- **EXERCISE OBJECTIVE**
Leave out the pictures and repeat everything else in the records exactly.

- **DATASET RECORDS**
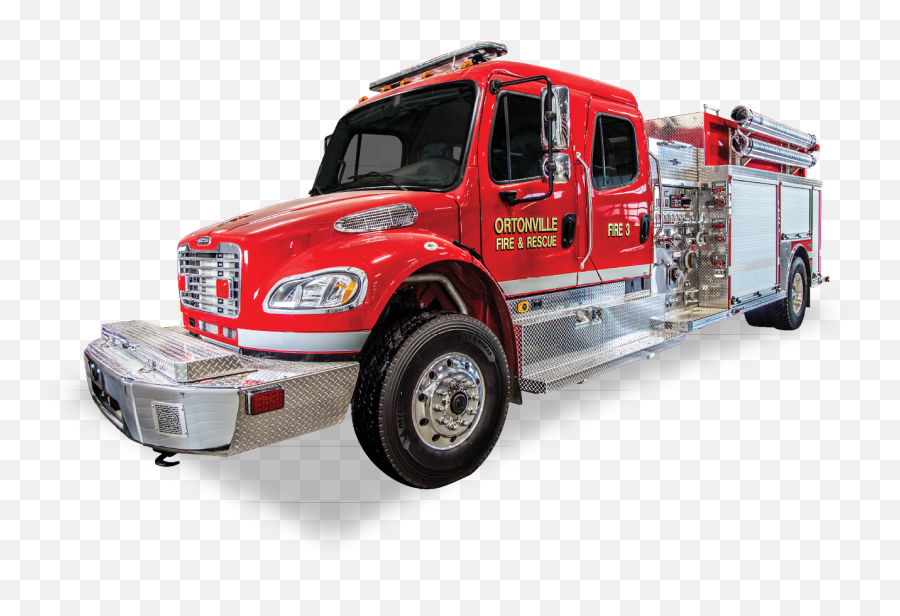 Fire Engine Car Fire Department Firefighter - Red Fire Truck Commercial Vehicle Emoji,Fire Emoji And Fire Truck Emoji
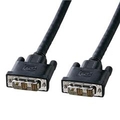 サンワサプライ DVIシングルリンクケーブル（20m） ブラック KC-DVI-200G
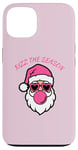 iPhone 13 Christmas Santa Pink Rizz The Season Pink Gum Case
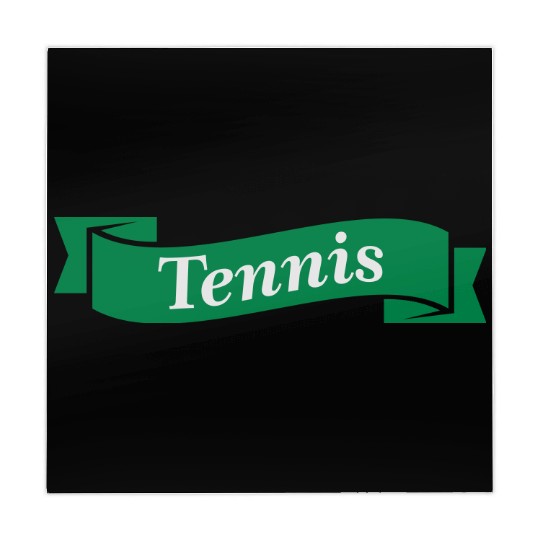 tennis logo Mahjong Mats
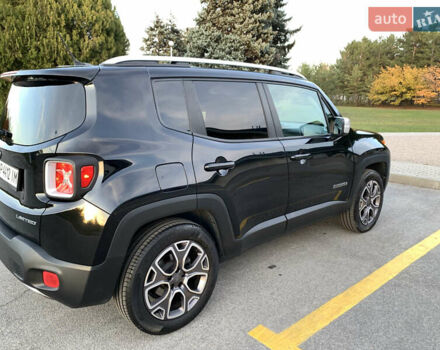 Черный Джип Ренегат, объемом двигателя 2.36 л и пробегом 212 тыс. км за 12000 $, фото 4 на Automoto.ua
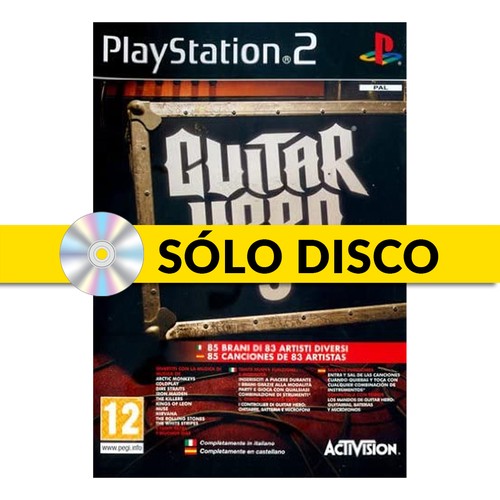 Guitar hero ps2 - ps2, (sp)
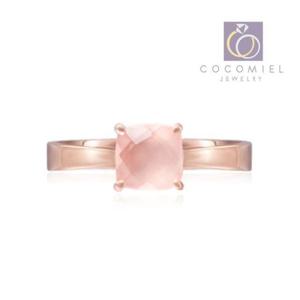 14K 로즈 원석 14K-EBS-R-136 골드반지 골드링 금반 14K반지 14K금반지 14금반지 금반지 14K레이어드링 14K가드링 14K검지반지 14K미스링 14K평반지 14K큐빅반지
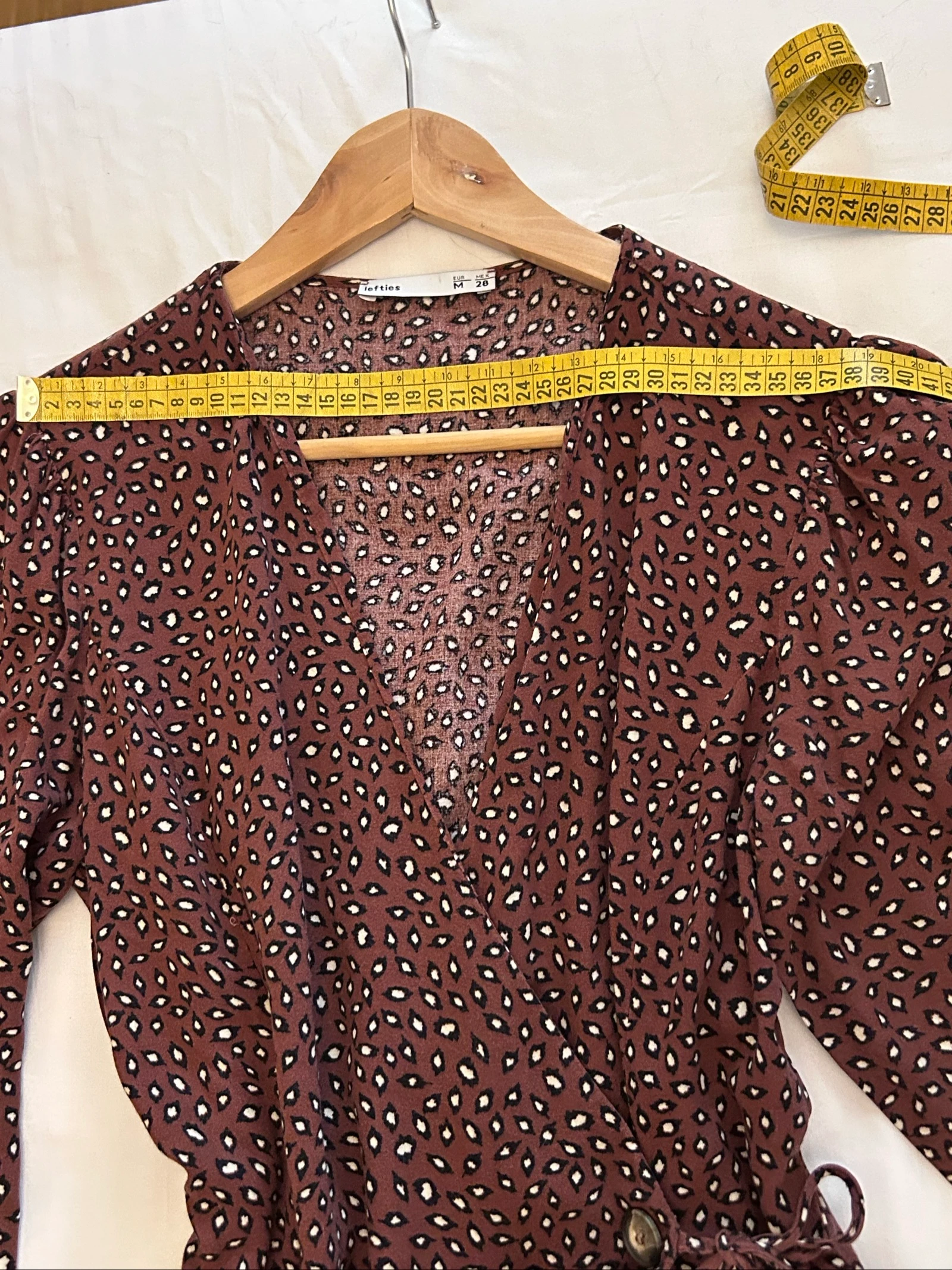 Robe midi vintage taille M de Lefties – photo 6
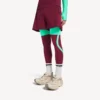 Men’s techwear shorts in burgundy/aqua Men’s techwear shorts in burgundy/aqua
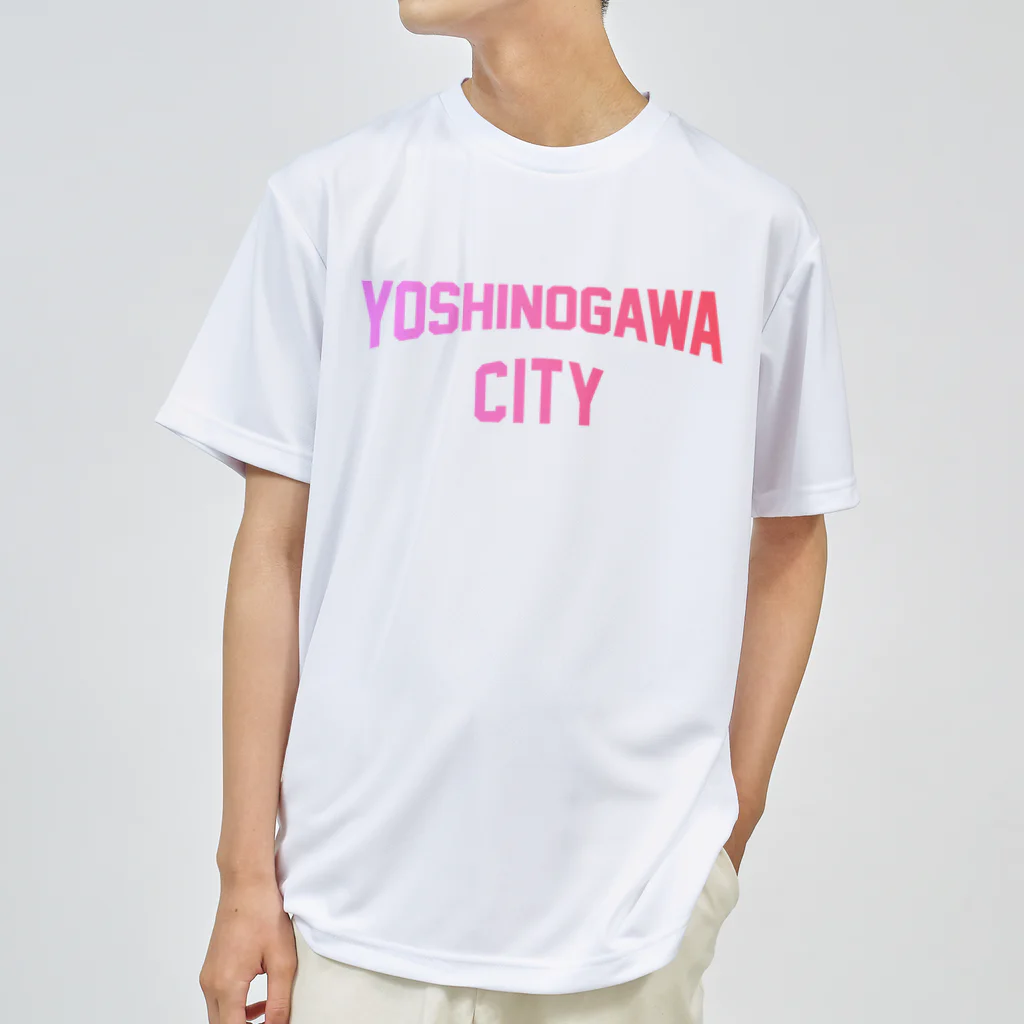 JIMOTOE Wear Local Japanの吉野川市 YOSHINOGAWA CITY Dry T-Shirt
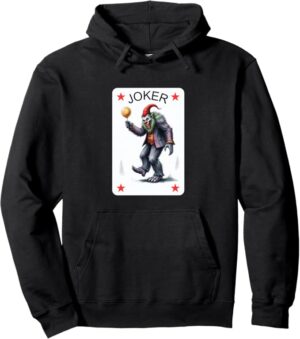 bigfoot court jester hoodie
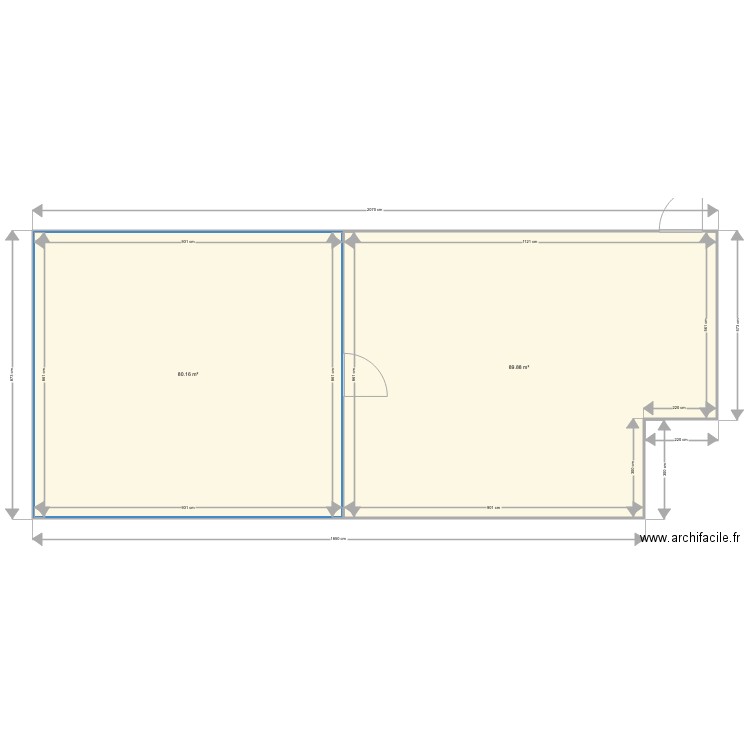 CFffff. Plan de 0 pièce et 0 m2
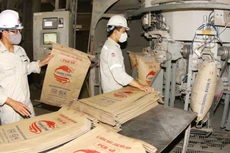 Bộ Xây dựng dự báo, nhu cầu tiêu thụ xi măng năm 2020 đạt khoảng 101 - 103 triệu tấn, tăng 4 - 5% so với năm 2019. Ảnh: Khánh Giang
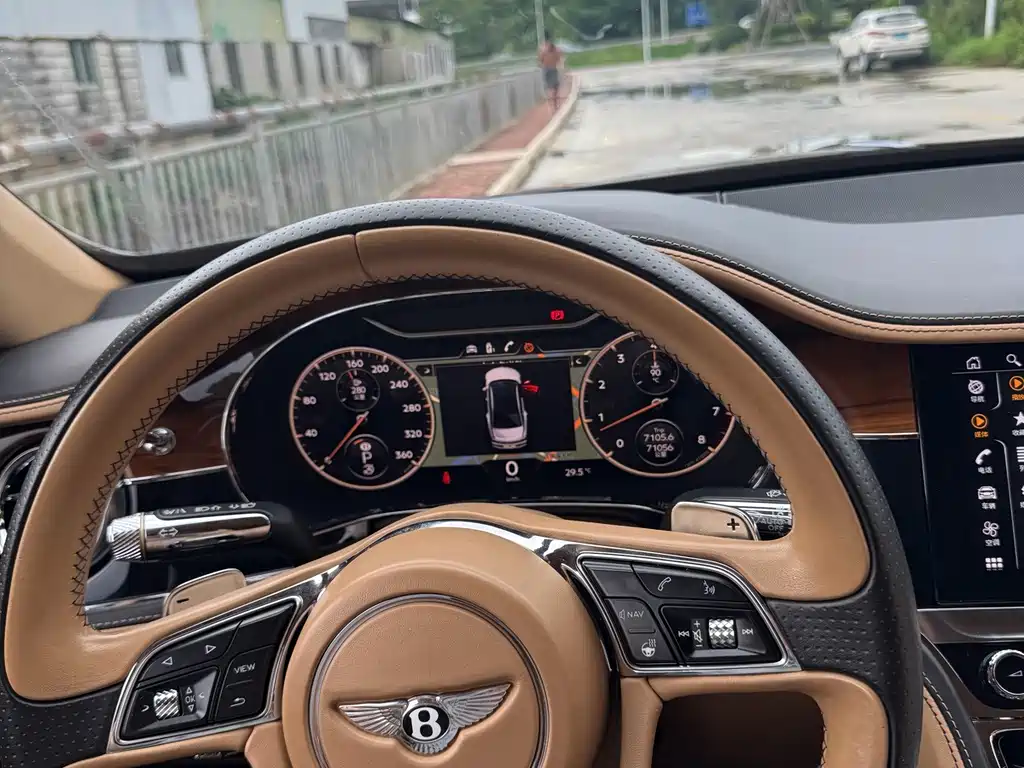 Bentley Flying Spur 2020 — фото 11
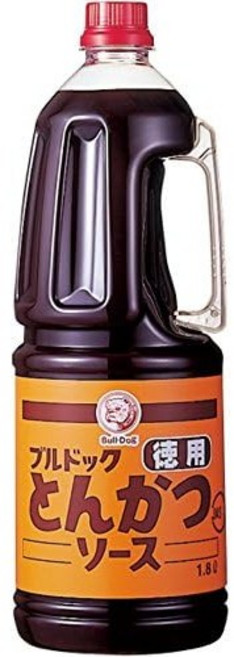 불독 소스 덕용 돈까스 소스 1.8L 273715 1개(일본직구), 1개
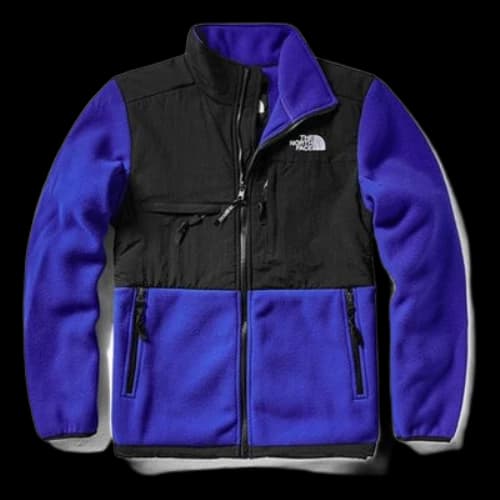 THE NORTH FACE 1995Denali Fleece Contrasting Colors Stay Warm Jacket Couple Style Blue
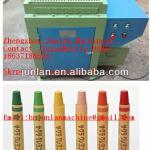 coloured oiled crayon making machine /wax crayon making machine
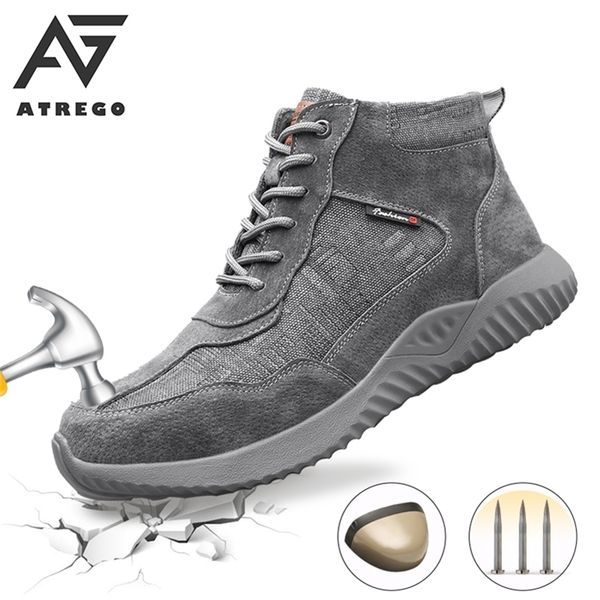 atrego men canva ankle boots winter safety steel toe cap anti-smashing breathable hiking sneakers work shoes y200915, Black;brown
atrego men canva ankle boots winter safety steel toe cap anti-smashing breathable hiking sneakers work shoes y200915, Black;brown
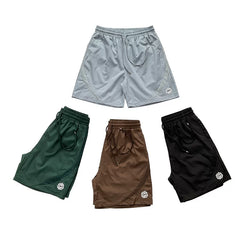 Broken Planet splicing design beach quick drying sports shorts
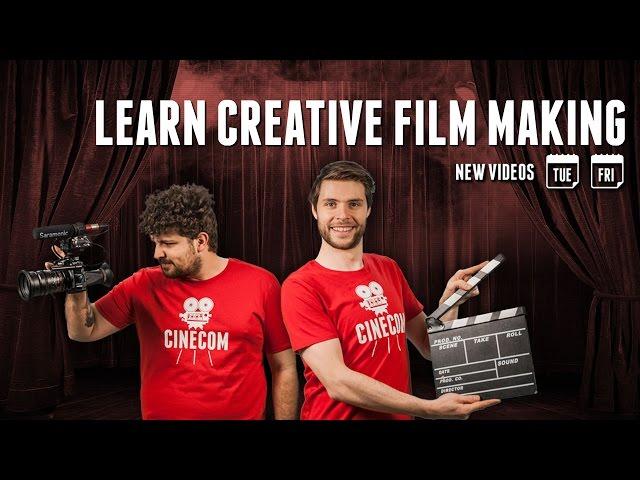 Welcome to my channel - New videos every Tuesday & Friday | Cinecom.net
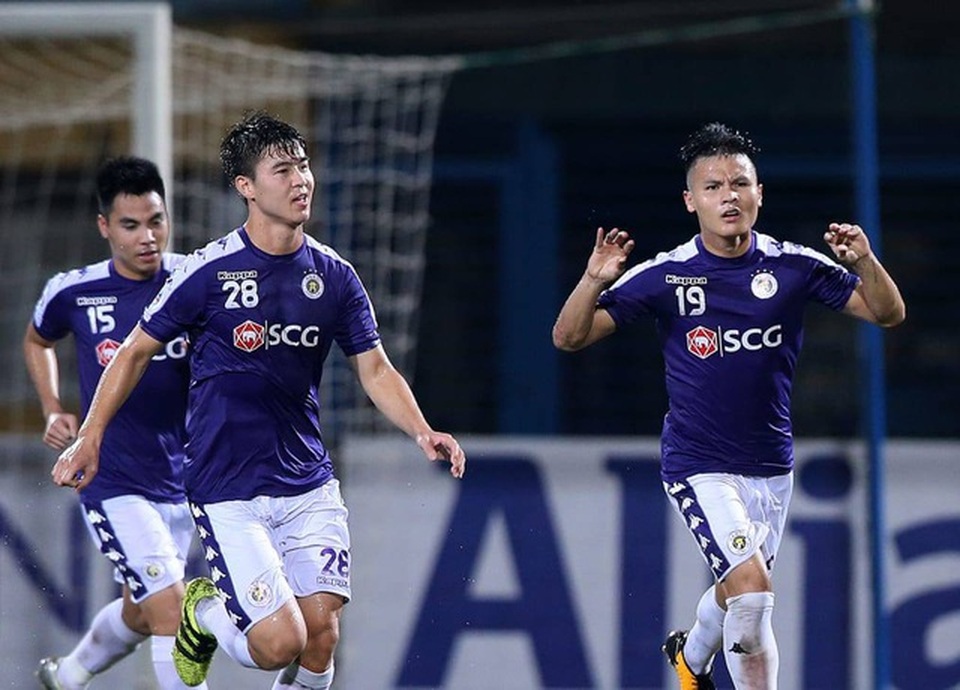 Quang Hải và Văn Quyết cùng vào vòng 2 giải bàn thắng đẹp nhất AFC Cup - 1 Quang Hải và Văn Quyết cùng vào vòng 2 giải bàn thắng đẹp nhất AFC Cup - 1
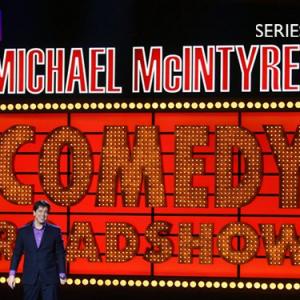 Michael McIntyre in Michael McIntyre's Comedy Roadshow (2009)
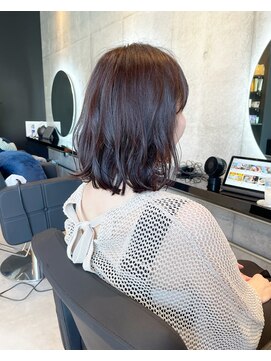 ゲン(gen) 【長谷川 静】ゆるふわパーマ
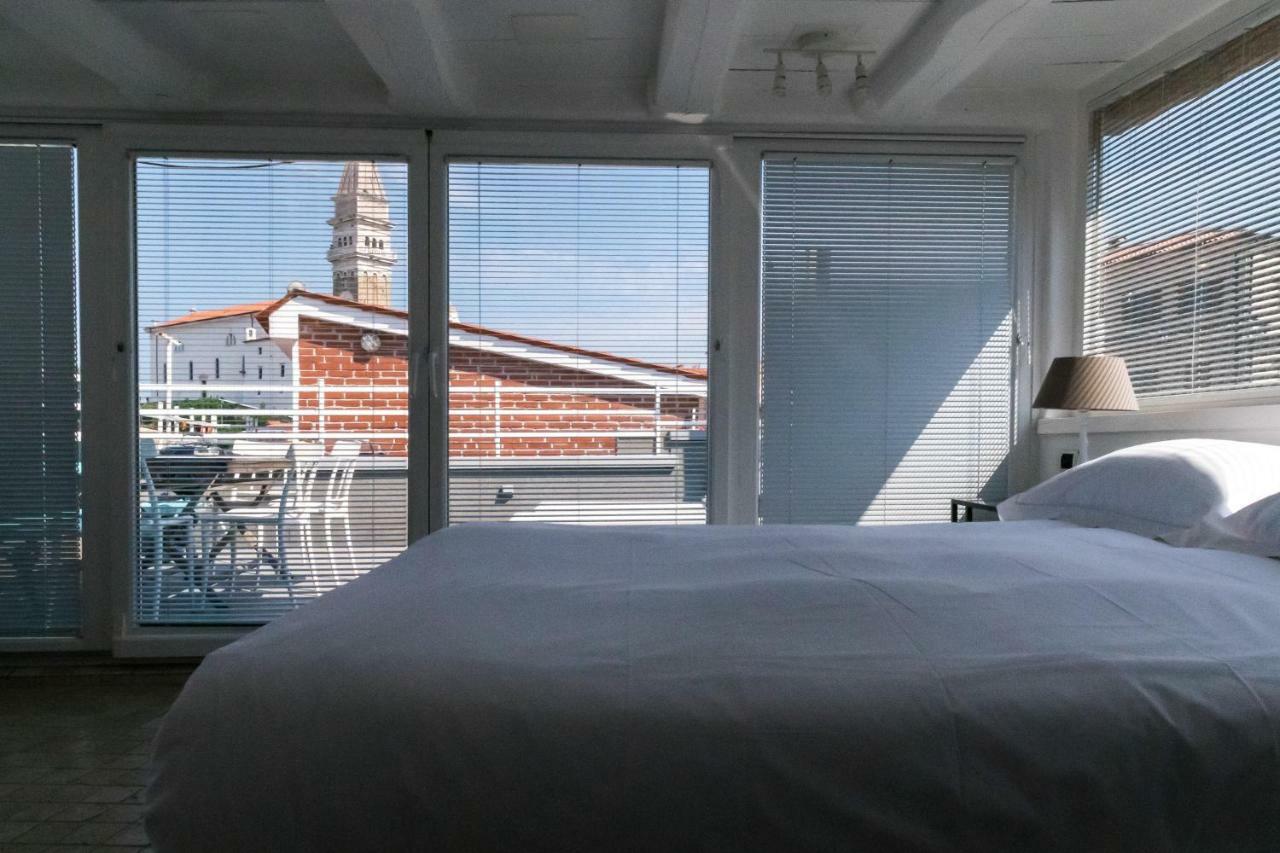 Apartment Sebastijan Piran Eksteriør bilde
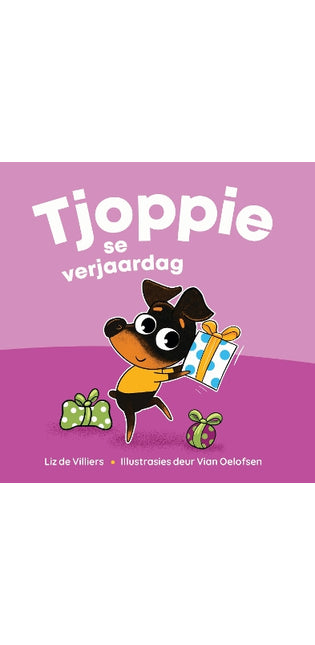 Tjoppie se Verjaardag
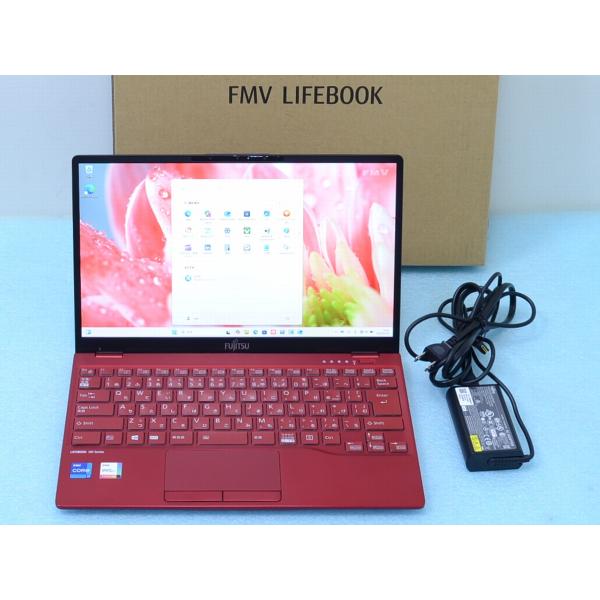 富士通 LIFEBOOK WU2/F3 11世代 Core i7 メモリ32GB SSD2TB 超薄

- **RESULT**
 Fire Engine Car Fire Department Firefighter - Red Fire Truck Commercial Vehicle Emoji,Fire Emoji And Fire Truck Emoji
 サンワサプライ DVIシングルリンクケーブル（20m） ブラック KC-DVI-200G
 iPhone 13 Christmas Santa Pink Rizz The Season Pink Gum Case
 tennis logo Mahjong Mats
 Черный Джип Ренегат, объемом двигателя 2.36 л и пробегом 212 тыс. км за 12000 $, фото 4 на Automoto.ua
 Guitar hero ps2 - ps2, (sp)
 14K 로즈 원석 14K-EBS-R-136 골드반지 골드링 금반 14K반지 14K금반지 14금반지 금반지 14K레이어드링 14K가드링 14K검지반지 14K미스링 14K평반지 14K큐빅반지
 Robe midi vintage taille M de Lefties – photo 6
 Men’s techwear shorts in burgundy/aqua Men’s techwear shorts in burgundy/aqua
 JIMOTOE Wear Local Japanの吉野川市 YOSHINOGAWA CITY Dry T-Shirt
 bigfoot court jester hoodie
 CFffff. Plan de 0 pièce et 0 m2
 Bộ Xây dựng dự báo, nhu cầu tiêu thụ xi măng năm 2020 đạt khoảng 101 - 103 triệu tấn, tăng 4 - 5% so với năm 2019. Ảnh: Khánh Giang
 Bentley Flying Spur 2020 — фото 11
 불독 소스 덕용 돈까스 소스 1.8L 273715 1개(일본직구), 1개
 THE NORTH FACE 1995Denali Fleece Contrasting Colors Stay Warm Jacket Couple Style Blue
 coloured oiled crayon making machine /wax crayon making machine
 atrego men canva ankle boots winter safety steel toe cap anti-smashing breathable hiking sneakers work shoes y200915, Black;brown
atrego men canva ankle boots winter safety steel toe cap anti-smashing breathable hiking sneakers work shoes y200915, Black;brown
 Broken Planet splicing design beach quick drying sports shorts
 Welcome to my channel - New videos every Tuesday & Friday | Cinecom.net
 Quang Hải và Văn Quyết cùng vào vòng 2 giải bàn thắng đẹp nhất AFC Cup - 1 Quang Hải và Văn Quyết cùng vào vòng 2 giải bàn thắng đẹp nhất AFC Cup - 1
 Michael McIntyre in Michael McIntyre's Comedy Roadshow (2009)
 ゲン(gen) 【長谷川 静】ゆるふわパーマ
 Apartment Sebastijan Piran Eksteriør bilde
 Tjoppie se Verjaardag
 富士通 LIFEBOOK WU2/F3 11世代 Core i7 メモリ32GB SSD2TB 超薄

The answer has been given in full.